Another New York attorney, Edward Greenberg, who has handled several recent cases involving media outlets that ran unlicensed images, says one consideration is whether the photographer has registered the images with the copyright office*, or does so within 90 days of publication.
"Some infringers will intentionally infringe and wait for a letter from a photographer, and there's a 95 percent chance they'll never get one," Greenberg adds.
The New York Times appears to be the only news outlet to speak to the woman previously known only as "Kristen." The newspaper identified her as Ashley Youmans and said she goes by the name Ashley Alexandra Dupré on her MySpace page.
The Times published three images of Youmans on its Web site Wednesday, crediting them to MySpace.com.
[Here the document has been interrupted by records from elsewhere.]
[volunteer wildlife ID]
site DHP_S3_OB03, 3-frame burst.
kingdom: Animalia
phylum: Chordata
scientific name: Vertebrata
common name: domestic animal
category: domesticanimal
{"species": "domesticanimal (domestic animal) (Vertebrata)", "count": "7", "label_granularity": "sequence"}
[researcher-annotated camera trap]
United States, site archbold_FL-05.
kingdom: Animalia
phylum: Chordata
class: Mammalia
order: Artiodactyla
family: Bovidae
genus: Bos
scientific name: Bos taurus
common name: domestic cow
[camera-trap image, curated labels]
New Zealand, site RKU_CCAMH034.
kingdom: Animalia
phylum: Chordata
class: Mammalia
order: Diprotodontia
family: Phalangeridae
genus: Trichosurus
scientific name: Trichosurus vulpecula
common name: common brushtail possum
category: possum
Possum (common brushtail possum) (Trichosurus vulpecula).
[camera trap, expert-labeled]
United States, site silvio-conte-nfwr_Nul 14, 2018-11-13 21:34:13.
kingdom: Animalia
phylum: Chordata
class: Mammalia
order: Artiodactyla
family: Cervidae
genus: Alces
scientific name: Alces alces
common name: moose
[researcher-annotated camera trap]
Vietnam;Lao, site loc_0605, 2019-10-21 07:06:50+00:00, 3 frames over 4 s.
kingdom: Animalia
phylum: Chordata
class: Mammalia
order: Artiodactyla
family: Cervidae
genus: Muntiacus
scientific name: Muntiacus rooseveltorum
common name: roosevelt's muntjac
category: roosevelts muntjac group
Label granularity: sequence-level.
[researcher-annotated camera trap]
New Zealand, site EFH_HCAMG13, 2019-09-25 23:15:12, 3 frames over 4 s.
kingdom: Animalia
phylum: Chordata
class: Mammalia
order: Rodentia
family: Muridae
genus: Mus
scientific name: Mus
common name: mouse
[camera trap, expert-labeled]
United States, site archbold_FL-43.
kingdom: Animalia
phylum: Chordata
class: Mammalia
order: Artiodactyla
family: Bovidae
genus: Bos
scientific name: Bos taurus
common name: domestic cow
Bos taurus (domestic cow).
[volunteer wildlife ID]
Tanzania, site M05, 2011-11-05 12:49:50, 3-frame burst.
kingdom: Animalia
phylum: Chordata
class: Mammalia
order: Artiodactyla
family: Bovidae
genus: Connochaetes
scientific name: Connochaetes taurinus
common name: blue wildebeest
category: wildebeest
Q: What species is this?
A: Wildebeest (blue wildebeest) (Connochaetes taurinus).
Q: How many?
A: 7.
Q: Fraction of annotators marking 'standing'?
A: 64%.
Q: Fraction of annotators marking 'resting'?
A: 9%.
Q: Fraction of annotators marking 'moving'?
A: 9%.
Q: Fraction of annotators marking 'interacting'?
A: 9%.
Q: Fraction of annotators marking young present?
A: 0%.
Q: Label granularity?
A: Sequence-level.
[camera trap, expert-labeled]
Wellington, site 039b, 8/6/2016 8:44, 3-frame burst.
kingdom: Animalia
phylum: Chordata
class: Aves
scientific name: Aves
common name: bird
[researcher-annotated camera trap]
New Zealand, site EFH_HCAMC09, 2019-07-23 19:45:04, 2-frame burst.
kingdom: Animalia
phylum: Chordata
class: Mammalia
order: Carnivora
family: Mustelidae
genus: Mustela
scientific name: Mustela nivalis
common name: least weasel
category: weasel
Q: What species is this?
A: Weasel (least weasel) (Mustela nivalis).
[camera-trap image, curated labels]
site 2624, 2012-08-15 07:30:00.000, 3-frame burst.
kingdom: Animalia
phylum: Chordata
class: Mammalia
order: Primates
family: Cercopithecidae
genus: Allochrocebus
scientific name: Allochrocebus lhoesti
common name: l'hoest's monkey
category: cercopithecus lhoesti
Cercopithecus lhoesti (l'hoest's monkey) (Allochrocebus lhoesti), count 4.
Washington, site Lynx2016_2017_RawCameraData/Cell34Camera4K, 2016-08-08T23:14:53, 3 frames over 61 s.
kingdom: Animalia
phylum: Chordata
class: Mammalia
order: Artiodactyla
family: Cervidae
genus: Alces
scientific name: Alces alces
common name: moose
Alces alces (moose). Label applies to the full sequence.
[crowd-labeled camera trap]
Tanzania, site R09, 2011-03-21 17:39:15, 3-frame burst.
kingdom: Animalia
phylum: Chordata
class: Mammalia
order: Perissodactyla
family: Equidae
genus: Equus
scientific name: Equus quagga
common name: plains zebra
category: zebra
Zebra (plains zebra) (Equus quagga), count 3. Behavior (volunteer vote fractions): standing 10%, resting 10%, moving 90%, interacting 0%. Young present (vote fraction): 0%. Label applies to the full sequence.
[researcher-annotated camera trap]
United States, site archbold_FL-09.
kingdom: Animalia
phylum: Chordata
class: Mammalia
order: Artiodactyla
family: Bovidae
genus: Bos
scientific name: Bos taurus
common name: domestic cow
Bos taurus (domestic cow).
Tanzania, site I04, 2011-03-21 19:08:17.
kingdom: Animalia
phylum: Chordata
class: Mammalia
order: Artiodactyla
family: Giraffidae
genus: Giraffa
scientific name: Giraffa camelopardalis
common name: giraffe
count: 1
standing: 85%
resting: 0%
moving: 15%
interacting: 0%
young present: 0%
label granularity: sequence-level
Two of the images also appeared in the print newspaper Thursday. Times assistant managing editor for photography Michele McNally declined to comment on whether the paper obtained permission before publishing the photographs.
Other outlets, including TV networks and the Associated Press and Reuters wire services, have also run some of the photos, crediting MySpace.
The AP noted that the images were "obtained from a MySpace webpage" and specified that they were to be used, "only to illustrate news reporting or commentary on the facts or events surrounding the Eliot Spitzer prostitution scandal." Reuters identified the images similarly, and flagged them as available only for editorial use.
Associated Press director of photography Santiago Lyon says AP consulted with its legal department before deciding to use the photos.
"Given the news value of the photographs, we decided that these were images that the public needed to see," Lyon says.
MySpace's Terms & Conditions page states that "MySpace does not claim any ownership rights" over the photos users post on the site. It says MySpace has the right to display user content within MySpace, but "This limited license does not grant MySpace the right to sell or otherwise distribute your Content outside of the MySpace Services."
The photos remained on Youmans's MySpace profile Thursday morning, but had been taken down by Thursday afternoon.